Fandom: Robin Of Sherwood
Characters: Robin & Marion
Gen, c.3000 words

[community profile] fandom_stocking fic for [personal profile] purplecat



The Green Woman



There was green upon the air once again. All over Sherwood, the great oaks and elms had taken on the barest hint of a light green brush, the earliest signs of the growth to come. It was spring at last – or near enough. Marion stood at the edge of her favourite clearing, and breathed in the scent of the newly awaking season. The air still carried a chill, but the ferocity of it was gone. Soon she might even be able to walk abroad without her cloak.

"I thought I'd find you here." It was Robin of course, his words no longer bringing forth gusts of cloudy, grey steam. She smiled at him, and they settled into a comfortable embrace as they stared out across the quiet clearing. Their thoughts were the same; of new life, coming warmth, and an end to a long, hard winter. They were young and strong, but even so it had been a hard season. How much more so for all the poor and work-worn peasants that it was their Herne-given duty to protect?

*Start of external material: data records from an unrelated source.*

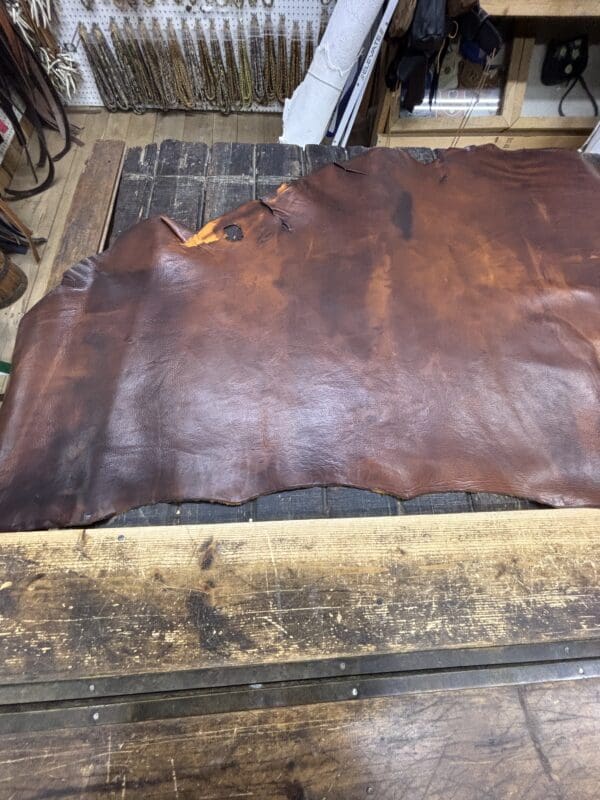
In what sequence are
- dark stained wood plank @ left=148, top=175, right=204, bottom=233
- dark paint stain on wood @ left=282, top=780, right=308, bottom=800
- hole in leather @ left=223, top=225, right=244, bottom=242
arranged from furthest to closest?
dark stained wood plank @ left=148, top=175, right=204, bottom=233, hole in leather @ left=223, top=225, right=244, bottom=242, dark paint stain on wood @ left=282, top=780, right=308, bottom=800

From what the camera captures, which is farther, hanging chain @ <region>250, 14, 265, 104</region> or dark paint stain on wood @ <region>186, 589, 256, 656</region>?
hanging chain @ <region>250, 14, 265, 104</region>

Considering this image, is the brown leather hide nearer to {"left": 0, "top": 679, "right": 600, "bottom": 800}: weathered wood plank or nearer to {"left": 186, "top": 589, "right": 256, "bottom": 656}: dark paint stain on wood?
{"left": 186, "top": 589, "right": 256, "bottom": 656}: dark paint stain on wood

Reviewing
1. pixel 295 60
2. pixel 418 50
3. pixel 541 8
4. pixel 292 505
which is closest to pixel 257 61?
pixel 295 60

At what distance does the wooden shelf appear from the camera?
190 cm

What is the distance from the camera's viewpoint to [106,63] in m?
2.75

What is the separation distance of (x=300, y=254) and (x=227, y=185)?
472 millimetres

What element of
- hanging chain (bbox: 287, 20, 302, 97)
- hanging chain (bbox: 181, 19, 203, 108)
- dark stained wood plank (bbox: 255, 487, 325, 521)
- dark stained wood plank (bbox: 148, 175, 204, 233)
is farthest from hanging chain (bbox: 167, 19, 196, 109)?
dark stained wood plank (bbox: 255, 487, 325, 521)

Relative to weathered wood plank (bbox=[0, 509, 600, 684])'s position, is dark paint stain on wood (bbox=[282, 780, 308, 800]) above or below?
below

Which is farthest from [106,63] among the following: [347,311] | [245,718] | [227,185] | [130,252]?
[245,718]

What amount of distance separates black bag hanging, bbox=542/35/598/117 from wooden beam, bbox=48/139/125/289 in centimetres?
224

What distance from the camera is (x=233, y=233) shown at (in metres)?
1.32

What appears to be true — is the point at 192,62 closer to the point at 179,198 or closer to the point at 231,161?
the point at 231,161

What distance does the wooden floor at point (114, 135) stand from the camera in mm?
2584

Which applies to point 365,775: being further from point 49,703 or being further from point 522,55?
point 522,55
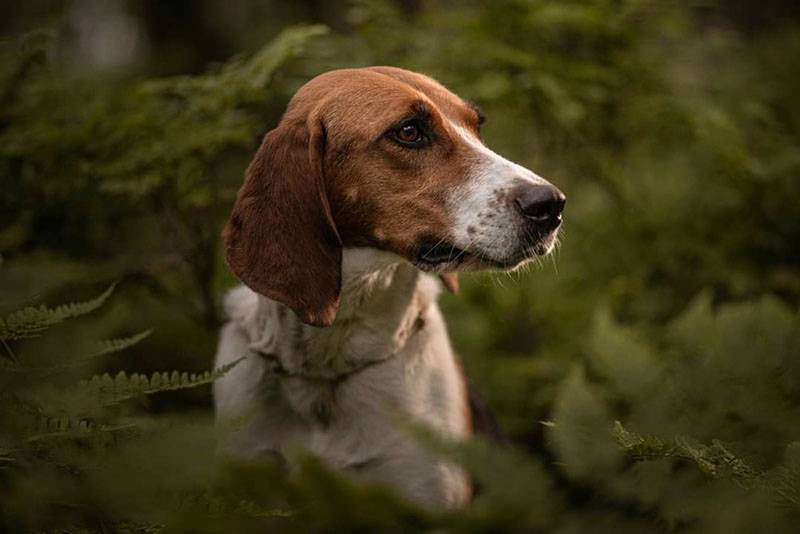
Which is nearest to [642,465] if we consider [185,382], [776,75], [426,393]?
[185,382]

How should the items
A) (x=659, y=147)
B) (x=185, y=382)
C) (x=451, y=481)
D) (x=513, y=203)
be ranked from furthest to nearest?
(x=659, y=147) → (x=451, y=481) → (x=513, y=203) → (x=185, y=382)

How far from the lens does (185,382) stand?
2.15 m

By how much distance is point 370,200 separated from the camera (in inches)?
133

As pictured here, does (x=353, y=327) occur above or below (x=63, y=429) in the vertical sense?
below

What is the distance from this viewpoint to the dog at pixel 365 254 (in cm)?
328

"The forest will awaken soon, in more ways than one," said Robin, a hint of satisfaction in his voice. "The snow is gone, and the merchants will soon be back though this way. Nottingham will be open for business once again."

"Yes." If the prospect of switching the dangers of deep winter for the perils of life as an active outlaw bothered Marion, she gave no sign of it. In point of fact, the prospect of a return to action was a welcome one. Winter in Sherwood was hard and uncomfortable, but it could also be extremely dull. There was only so much telling of tales and singing of songs that a band of outlaws could indulge in before they were at risk of breaking each others heads. Her imperturbability, if not outright relish, made Robin smile, and he hugged her a little tighter. He tried so hard to keep her out of harm's way, and yet she tried just as hard to foil him. She was his partner, in all things.

They wandered on together through the clearing, marking the small flashes of colour where early flowers were bursting forth, and listening to the sounds of the birds that had never left the treetops. Soon there would be other voices to join them; the songs of the seasonal visitors, coming back from wherever they spent the colder months. The familiar certainty of it made Robin smile, secure in his knowledge of the turning of the great wheel of time; of the cycle of life in the forest, and of his position within it all. A part of the forest, as much as were the birds, high in the branches; as much as were the embryonic leaves; and the great, deep-seated roots that spread so surely beneath them all.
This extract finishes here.